Minimization, Closure Proofs, Regular Expressions




CS154

Chris Pollett

Feb. 13, 2013

Outline

State Minimization

Procedure for Equivalence

  1. Remove all inaccessible states. This can be done by checking for each state if there is a simple path from the start state to it.
  2. Consider all pairs `(p,q)` of states. If `p in F` but `q !in F` or vice versa, then mark the pair `(p,q)` distinguishable.
  3. Repeat until no previously unmarked pairs are marked:
    1. For all pairs `(p,q)` and all `a in Sigma`, compute `delta(p,a) = p_a` and `delta(q,a) = q_a`. If the pair `(p_a,q_a)` is marked as distinguishable, mark `(p,q)` as distinguishable. Idea: if in `p` `q` on the same letter you transition to distinguishable states then `p` and `q` must be distinguishable.

Procedure to Build Minimal Automaton

  1. Use procedure of last slide to generate state equivalence classes for original automata.
  2. For each equivalence class `[p] = {q | p~_I q}` create a new state.
  3. For each transition rule `delta(r,a)=s` of the original machine, add a transition `delta([r],a)=[s]`.
  4. The initial state of the new machine is `[q_0]` where `q_0` was the state of the machine we are trying to minimize.
  5. The final states of the new machine is the set `{[f] | f in F}`.

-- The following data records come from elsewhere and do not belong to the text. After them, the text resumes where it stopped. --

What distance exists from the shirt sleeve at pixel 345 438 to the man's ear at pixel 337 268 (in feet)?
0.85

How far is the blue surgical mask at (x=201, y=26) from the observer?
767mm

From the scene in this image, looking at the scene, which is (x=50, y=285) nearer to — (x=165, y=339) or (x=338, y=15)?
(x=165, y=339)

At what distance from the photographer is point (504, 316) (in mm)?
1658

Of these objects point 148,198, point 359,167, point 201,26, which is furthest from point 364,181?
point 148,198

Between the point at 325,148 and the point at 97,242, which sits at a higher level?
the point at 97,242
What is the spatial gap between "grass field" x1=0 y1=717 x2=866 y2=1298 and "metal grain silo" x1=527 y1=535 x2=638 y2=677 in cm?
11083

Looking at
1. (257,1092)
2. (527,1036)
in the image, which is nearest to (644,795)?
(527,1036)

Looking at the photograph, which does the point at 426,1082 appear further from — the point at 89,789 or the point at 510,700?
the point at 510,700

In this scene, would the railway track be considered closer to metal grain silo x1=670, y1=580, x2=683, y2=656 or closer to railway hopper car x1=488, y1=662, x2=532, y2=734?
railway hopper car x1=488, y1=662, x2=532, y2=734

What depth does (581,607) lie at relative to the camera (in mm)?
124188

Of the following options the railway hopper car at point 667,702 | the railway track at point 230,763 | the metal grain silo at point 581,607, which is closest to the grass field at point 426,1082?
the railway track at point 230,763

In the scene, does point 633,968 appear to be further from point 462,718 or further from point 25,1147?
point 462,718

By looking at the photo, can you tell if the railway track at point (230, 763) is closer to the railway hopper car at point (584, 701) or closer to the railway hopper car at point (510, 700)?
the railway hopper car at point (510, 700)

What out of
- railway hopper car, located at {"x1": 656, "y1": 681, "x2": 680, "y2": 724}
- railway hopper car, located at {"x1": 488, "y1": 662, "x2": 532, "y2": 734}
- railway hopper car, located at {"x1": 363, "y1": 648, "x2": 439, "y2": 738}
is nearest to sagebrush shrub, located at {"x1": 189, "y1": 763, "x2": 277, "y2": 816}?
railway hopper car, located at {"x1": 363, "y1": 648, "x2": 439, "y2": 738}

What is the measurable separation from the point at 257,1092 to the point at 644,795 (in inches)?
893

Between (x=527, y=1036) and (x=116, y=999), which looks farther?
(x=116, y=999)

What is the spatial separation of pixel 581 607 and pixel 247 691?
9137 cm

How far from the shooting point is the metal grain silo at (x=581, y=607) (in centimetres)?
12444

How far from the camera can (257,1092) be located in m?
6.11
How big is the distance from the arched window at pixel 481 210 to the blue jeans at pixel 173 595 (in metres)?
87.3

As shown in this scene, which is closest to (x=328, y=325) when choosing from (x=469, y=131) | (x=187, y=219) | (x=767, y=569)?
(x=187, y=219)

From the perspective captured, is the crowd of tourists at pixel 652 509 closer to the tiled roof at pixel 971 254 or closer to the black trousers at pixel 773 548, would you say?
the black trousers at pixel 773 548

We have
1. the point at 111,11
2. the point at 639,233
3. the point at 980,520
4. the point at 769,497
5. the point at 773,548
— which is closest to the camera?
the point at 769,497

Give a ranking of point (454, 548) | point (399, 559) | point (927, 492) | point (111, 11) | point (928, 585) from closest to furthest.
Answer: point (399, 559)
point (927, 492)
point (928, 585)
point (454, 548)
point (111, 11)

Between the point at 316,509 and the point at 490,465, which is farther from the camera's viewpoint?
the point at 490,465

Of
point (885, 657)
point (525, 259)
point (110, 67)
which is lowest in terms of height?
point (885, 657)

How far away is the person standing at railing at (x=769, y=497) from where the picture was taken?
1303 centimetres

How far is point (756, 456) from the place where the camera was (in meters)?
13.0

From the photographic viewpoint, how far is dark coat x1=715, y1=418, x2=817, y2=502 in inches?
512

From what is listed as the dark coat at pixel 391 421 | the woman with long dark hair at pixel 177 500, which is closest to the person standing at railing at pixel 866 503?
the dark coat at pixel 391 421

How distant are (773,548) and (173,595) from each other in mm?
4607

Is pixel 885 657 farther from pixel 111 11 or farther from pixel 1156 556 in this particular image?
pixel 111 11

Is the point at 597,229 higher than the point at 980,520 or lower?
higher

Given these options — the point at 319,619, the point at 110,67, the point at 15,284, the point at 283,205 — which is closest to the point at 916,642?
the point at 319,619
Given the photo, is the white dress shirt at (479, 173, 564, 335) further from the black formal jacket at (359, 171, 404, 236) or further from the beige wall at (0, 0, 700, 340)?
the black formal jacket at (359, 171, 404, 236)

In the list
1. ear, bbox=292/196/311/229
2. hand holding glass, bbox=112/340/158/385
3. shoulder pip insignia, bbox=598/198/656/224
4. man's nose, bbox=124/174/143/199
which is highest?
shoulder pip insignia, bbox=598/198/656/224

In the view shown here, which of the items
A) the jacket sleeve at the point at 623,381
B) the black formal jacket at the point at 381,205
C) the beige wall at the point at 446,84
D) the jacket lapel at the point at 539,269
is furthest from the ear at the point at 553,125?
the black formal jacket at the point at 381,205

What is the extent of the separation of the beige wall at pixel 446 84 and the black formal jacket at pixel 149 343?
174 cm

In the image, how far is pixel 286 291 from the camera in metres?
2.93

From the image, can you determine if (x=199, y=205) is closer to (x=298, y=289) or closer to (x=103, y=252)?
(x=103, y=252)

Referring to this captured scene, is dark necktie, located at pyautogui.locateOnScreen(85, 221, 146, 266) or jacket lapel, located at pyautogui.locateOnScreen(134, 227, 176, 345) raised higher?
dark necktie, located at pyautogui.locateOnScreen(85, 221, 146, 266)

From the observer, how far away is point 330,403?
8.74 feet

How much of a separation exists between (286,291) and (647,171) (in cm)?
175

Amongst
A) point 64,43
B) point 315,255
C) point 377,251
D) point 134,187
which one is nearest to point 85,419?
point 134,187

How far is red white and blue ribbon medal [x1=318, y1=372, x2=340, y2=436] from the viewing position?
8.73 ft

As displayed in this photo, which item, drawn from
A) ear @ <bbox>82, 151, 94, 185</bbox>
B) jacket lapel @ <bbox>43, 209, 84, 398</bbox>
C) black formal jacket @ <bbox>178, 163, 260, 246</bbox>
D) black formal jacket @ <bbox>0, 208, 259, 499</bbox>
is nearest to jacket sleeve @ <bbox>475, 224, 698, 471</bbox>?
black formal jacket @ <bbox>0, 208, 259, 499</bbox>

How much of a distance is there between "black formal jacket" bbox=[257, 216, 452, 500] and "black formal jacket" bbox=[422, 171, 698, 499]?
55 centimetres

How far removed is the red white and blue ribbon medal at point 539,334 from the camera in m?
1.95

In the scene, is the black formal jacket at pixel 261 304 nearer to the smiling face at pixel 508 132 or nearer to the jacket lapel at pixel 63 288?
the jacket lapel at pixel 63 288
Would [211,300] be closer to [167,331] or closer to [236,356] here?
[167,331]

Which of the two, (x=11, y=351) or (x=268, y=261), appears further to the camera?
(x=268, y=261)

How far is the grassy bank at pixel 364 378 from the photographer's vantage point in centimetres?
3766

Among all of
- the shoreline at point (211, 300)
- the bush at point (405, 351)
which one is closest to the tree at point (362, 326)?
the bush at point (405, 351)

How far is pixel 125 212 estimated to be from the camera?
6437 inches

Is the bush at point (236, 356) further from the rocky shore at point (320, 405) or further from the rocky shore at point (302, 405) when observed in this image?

The first procedure for minimizing finite automata was given in Huffman 1954 (J. Franklin Institute. Vol 257. Iss. 3-4).

Our procedure above probably runs in quadratic time, the best known algorithm is `O(n log n)` due to Hopcroft 1971.

Example

Indistinguishability and the Myhill-Nerode Theorem

Homework Problems (Sec1 and Sec2 - same problems)

Problem 3. Apply the Cartesian product construction to (i) and (j) of exercise 1.6 to obtain an automata recognizing the union of their languages.

Answer. The following is an automaton which recognizes strings every odd position is a 1 (solving i):

1.6i solution

And the following is an automaton which recognizes those string which have at least two 0's and at most one 1 (solving j):

1.6j solution

The machine coming from the Cartesian product construction where we consider only those states which are reachable from the start state is:

Solution to problem 3

Problem 4. Consider the variant of Exercise 1.38 where rather than being in the language occurs if every possible state that M could be in after reading input x is accepting, we instead only require more than half of the states be accepting. Prove that the resulting class also recognizes exactly the regular languages.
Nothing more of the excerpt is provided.